> **EXERCISE**:
Answer these questions from the page on NDSolve`StateData:
1. According to the update notice, what length is MaxStepFraction applied to in NDSolve`Iterate[]?
2. What does the state store, according to the page?
3. For an ODE of order n, how many 64-bit numbers are stored for each step?

> **PAGE EXTRACT**:
- - -
Using NDSolve`StateData without processing it into rule

[Update notice: I discovered that MaxStepFraction is applied locally in NDSolve`Iterate[] to the length of the interval being "iterated," not to the global interval specified in NDSolve`ProcessEquations[]. Also added interpolation methods that do not copy/unpack the array of function values.]


(1) How does this all work?

Since "all" seems rather broad, I'll give my interpretation for ODEs, for which I am much more familiar with the interpolation schemes than for PDEs. I suspect that the cumulative solution is stored in a private variable (which I failed to find) and not in state data structure returned by NDSolve`ProcessEquations. The state stores only the data for the current step. But it's clear the total memory use of Mathematica grows linearly with the number of steps NDSolve takes. Furthermore, the growth rate is optimal for the solution being computed. By optimal, I mean if the setting is InterpolationOrder -> Automatic, then the rate is. For an ODE of order $n$, NDSolve stores by default the values $$x_k,\ y_k,\ y'_k, \dots,\ y^{(n)}_k$$ plus step indices for the Developer`PackedArrayForm of the Hermite InterpolatingFunction of the solution (see here and here). That means that $n+3$ 64-bit numbers are stored for each step, and memory usage can be observed to grow at $8\,(n+3)$ bytes per step.
- - -
Records from a data source
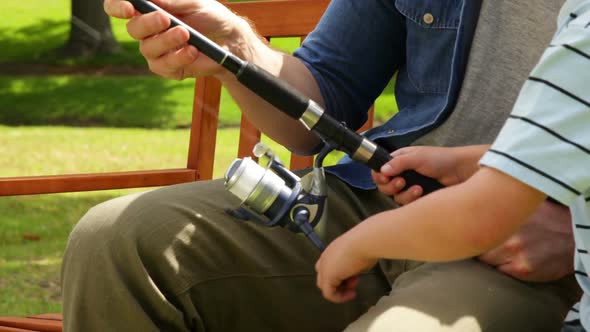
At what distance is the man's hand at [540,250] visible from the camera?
151cm

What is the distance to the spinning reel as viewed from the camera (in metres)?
1.61

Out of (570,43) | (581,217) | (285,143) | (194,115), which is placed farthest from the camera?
(194,115)

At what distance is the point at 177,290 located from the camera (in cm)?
161

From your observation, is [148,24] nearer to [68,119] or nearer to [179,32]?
[179,32]

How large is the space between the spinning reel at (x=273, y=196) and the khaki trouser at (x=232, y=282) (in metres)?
0.09

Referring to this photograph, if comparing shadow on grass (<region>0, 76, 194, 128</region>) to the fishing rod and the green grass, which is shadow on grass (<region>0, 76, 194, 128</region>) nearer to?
the green grass

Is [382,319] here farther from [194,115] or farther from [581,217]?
[194,115]

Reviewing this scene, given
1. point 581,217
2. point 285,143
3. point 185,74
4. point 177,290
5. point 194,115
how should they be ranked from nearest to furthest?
point 581,217, point 177,290, point 185,74, point 285,143, point 194,115

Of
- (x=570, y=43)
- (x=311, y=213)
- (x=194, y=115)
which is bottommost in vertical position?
(x=194, y=115)

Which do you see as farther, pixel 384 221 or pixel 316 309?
pixel 316 309

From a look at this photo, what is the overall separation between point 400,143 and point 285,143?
259 millimetres

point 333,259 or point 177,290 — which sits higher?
point 333,259

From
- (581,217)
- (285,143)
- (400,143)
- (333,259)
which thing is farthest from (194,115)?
(581,217)

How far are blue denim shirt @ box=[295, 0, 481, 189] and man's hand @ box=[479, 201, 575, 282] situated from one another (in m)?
0.30
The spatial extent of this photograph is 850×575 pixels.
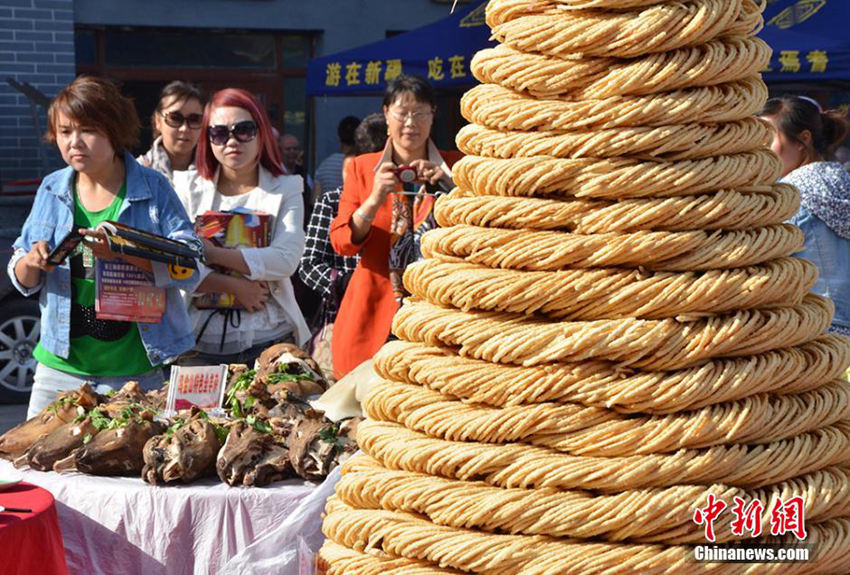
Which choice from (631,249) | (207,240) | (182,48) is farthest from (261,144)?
(182,48)

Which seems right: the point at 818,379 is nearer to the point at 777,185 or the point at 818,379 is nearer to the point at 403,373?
the point at 777,185

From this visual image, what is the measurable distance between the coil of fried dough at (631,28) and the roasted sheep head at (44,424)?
2224 millimetres

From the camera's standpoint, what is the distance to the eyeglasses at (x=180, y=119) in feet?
18.8

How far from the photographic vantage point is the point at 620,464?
172cm

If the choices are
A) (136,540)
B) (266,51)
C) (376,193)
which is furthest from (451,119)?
(136,540)

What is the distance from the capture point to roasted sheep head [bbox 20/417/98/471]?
3.36 m

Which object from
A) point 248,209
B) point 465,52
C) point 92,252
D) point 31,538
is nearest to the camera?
point 31,538

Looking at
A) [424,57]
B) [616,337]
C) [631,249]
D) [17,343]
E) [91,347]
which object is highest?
[424,57]

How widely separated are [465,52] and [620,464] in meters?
7.00

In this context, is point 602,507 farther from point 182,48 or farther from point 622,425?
point 182,48

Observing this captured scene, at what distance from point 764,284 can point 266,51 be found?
12346 millimetres

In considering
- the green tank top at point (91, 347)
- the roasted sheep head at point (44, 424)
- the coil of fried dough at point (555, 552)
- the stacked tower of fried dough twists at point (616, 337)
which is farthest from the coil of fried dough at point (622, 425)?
the green tank top at point (91, 347)

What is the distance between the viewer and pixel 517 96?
74.9 inches

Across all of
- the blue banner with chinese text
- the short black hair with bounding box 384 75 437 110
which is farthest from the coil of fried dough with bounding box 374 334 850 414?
the blue banner with chinese text
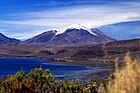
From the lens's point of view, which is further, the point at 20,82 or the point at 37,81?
the point at 37,81

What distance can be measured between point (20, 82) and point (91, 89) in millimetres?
4163

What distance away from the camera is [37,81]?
1825cm

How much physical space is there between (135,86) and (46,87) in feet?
38.5

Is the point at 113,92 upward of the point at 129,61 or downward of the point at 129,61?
downward

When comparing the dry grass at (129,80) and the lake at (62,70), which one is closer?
the dry grass at (129,80)

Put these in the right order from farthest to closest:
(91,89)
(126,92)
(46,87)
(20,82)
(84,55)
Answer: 1. (84,55)
2. (91,89)
3. (46,87)
4. (20,82)
5. (126,92)

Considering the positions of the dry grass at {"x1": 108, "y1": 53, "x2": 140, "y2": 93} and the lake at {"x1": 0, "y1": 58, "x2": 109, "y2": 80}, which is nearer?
the dry grass at {"x1": 108, "y1": 53, "x2": 140, "y2": 93}

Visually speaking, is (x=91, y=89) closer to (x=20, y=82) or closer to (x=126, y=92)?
(x=20, y=82)

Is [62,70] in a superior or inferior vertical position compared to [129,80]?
superior

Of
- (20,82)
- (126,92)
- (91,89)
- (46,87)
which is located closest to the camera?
(126,92)

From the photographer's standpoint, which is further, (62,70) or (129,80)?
(62,70)

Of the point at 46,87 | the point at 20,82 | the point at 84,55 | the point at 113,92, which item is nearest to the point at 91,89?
the point at 46,87

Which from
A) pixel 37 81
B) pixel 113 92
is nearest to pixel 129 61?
pixel 113 92

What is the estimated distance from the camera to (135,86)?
670cm
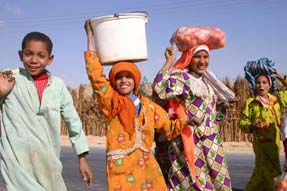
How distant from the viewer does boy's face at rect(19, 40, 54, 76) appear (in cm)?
412

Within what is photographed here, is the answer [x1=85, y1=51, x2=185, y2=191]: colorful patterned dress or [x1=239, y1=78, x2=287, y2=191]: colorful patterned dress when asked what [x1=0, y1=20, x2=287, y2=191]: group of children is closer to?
[x1=85, y1=51, x2=185, y2=191]: colorful patterned dress

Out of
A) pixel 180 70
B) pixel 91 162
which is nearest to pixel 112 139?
pixel 180 70

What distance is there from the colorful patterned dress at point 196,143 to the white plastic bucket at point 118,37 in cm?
80

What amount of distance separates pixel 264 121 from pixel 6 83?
4.47m

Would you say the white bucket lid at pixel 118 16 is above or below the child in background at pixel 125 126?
above

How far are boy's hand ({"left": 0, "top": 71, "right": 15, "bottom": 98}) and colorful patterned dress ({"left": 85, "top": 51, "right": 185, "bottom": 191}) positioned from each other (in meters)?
0.80

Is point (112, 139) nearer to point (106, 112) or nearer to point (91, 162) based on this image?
point (106, 112)

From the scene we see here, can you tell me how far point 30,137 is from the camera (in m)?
3.99

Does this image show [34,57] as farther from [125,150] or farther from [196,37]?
[196,37]

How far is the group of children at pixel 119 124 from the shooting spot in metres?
4.00

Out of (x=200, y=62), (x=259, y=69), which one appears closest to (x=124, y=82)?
(x=200, y=62)

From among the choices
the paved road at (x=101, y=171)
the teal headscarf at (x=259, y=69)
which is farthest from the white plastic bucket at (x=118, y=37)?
the paved road at (x=101, y=171)

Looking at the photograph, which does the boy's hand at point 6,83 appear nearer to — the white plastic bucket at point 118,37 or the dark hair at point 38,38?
the dark hair at point 38,38

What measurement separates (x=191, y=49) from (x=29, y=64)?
213 centimetres
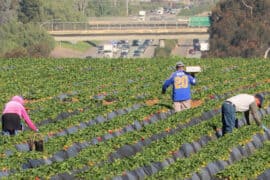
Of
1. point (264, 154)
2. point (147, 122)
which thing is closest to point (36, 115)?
point (147, 122)

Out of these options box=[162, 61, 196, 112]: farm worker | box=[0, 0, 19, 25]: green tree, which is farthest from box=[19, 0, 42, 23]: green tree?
box=[162, 61, 196, 112]: farm worker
- - -
> **EXERCISE RESPONSE**:
1. The length of the interval being iterated, not the global interval specified in NDSolve`ProcessEquations[].
2. Only the data for the current step.
3. n+3, so memory grows at 8(n+3) bytes per step.